:: TASK STATEMENT ::
Copy every line below where the string "species" is found.

● ● ● ● ●

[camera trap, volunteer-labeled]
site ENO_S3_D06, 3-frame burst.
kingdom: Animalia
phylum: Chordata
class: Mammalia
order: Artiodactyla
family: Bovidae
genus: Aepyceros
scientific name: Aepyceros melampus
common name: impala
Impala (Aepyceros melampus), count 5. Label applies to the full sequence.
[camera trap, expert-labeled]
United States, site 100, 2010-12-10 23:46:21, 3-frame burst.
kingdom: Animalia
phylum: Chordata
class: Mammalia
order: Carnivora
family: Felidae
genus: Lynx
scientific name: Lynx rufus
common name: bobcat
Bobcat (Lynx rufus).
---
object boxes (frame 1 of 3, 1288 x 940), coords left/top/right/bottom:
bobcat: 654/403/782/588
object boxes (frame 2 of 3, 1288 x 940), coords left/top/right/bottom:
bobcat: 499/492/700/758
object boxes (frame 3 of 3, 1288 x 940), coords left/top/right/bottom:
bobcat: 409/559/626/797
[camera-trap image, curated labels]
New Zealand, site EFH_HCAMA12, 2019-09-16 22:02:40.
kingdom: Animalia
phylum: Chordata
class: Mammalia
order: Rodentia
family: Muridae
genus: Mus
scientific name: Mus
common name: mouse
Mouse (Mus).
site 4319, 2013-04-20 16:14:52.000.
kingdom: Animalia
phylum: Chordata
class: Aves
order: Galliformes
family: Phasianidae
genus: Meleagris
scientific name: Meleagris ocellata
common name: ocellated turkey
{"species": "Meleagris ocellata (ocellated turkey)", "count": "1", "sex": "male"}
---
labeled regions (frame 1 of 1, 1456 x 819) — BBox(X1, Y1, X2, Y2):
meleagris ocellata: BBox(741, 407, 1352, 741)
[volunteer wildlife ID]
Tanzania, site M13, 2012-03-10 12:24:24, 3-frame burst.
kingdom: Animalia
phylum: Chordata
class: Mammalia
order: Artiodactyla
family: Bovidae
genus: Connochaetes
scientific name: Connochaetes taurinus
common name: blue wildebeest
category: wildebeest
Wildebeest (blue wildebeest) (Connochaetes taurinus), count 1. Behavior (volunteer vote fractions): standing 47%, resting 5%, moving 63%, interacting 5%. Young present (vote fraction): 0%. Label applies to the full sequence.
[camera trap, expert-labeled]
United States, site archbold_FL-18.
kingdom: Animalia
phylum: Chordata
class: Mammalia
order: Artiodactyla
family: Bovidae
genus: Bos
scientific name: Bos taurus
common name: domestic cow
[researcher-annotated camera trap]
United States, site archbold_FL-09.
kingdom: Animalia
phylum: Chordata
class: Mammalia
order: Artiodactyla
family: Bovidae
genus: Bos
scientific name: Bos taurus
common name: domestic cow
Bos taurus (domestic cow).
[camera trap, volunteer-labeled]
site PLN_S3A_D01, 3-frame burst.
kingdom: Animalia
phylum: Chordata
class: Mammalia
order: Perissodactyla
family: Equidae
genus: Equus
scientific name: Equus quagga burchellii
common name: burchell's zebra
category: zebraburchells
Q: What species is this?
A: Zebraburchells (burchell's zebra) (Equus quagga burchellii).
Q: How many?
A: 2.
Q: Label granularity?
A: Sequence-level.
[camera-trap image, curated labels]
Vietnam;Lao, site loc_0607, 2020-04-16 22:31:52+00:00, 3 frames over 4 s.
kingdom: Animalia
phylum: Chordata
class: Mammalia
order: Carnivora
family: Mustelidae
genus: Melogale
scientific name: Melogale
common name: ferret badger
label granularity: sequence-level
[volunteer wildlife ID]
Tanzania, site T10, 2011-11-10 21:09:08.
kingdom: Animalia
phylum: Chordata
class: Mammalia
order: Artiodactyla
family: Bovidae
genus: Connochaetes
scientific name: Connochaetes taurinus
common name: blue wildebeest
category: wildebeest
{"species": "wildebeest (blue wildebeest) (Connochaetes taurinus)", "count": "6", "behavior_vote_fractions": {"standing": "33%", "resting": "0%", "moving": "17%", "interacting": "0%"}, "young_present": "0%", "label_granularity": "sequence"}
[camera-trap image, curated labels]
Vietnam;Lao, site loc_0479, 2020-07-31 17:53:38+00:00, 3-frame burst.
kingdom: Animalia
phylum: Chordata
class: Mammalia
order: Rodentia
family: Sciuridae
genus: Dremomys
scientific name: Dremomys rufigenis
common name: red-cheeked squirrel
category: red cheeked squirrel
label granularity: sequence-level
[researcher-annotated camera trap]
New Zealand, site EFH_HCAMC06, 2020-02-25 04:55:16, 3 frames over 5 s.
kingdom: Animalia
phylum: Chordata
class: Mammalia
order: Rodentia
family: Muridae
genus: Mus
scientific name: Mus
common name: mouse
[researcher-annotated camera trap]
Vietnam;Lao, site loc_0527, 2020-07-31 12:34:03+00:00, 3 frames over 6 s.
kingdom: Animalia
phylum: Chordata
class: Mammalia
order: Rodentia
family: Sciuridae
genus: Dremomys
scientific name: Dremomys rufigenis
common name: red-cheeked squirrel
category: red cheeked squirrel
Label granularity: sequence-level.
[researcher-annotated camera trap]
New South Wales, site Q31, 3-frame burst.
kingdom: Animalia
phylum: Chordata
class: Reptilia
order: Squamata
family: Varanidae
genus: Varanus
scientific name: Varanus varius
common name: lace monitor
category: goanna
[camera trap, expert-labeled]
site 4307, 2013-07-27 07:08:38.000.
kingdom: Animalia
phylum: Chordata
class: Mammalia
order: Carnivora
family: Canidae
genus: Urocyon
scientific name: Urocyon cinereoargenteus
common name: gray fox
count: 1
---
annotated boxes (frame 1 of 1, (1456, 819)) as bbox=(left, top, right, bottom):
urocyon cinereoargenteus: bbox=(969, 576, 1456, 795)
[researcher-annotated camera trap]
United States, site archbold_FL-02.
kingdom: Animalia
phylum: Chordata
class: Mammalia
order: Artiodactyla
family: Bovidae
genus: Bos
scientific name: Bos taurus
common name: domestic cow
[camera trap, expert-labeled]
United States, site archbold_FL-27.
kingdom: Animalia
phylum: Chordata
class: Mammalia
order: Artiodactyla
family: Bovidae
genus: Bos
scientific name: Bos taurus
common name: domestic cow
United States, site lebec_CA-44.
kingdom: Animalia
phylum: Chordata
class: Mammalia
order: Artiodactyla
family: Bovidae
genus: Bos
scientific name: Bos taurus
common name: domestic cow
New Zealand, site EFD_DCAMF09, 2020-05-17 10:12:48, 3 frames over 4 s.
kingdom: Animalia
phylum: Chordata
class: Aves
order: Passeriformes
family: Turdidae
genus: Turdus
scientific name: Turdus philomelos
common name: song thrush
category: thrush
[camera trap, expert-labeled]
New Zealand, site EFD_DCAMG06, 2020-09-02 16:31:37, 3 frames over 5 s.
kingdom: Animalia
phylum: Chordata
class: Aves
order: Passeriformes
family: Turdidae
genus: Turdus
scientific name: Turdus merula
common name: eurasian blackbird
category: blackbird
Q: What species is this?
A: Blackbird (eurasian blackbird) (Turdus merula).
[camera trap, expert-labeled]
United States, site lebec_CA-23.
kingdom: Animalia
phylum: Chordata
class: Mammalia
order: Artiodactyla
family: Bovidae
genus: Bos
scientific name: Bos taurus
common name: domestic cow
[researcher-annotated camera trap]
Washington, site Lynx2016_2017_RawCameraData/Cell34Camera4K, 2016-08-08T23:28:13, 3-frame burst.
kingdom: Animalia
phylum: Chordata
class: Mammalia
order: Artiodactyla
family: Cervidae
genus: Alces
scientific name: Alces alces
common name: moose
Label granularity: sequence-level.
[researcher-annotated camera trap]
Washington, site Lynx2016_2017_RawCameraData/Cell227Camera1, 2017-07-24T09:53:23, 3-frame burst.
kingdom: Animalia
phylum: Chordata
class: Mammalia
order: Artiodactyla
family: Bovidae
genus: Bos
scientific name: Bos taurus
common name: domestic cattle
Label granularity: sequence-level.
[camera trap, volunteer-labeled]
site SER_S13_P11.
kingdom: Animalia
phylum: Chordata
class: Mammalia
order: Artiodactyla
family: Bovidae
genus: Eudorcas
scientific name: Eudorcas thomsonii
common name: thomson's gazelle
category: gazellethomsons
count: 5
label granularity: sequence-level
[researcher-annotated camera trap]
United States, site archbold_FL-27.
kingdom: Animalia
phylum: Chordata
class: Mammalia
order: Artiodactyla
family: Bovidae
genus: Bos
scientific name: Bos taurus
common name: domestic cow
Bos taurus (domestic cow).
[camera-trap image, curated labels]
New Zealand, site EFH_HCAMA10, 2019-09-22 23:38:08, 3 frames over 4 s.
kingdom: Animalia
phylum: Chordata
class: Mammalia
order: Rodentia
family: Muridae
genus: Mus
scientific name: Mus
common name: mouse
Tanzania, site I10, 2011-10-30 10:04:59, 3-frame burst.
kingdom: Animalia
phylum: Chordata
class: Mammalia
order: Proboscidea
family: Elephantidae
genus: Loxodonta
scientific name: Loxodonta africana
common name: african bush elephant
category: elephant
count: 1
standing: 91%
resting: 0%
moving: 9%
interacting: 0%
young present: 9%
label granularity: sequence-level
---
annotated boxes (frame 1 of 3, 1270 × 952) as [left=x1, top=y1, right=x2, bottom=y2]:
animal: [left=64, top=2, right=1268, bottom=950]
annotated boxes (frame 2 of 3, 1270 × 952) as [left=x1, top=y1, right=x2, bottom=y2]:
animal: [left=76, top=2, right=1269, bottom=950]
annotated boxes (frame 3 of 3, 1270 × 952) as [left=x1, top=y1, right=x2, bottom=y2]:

● ● ● ● ●

:: YOUR SOLUTION ::
{"species": "Meleagris ocellata (ocellated turkey)", "count": "1", "sex": "male"}
Q: What species is this?
{"species": "wildebeest (blue wildebeest) (Connochaetes taurinus)", "count": "6", "behavior_vote_fractions": {"standing": "33%", "resting": "0%", "moving": "17%", "interacting": "0%"}, "young_present": "0%", "label_granularity": "sequence"}
Q: What species is this?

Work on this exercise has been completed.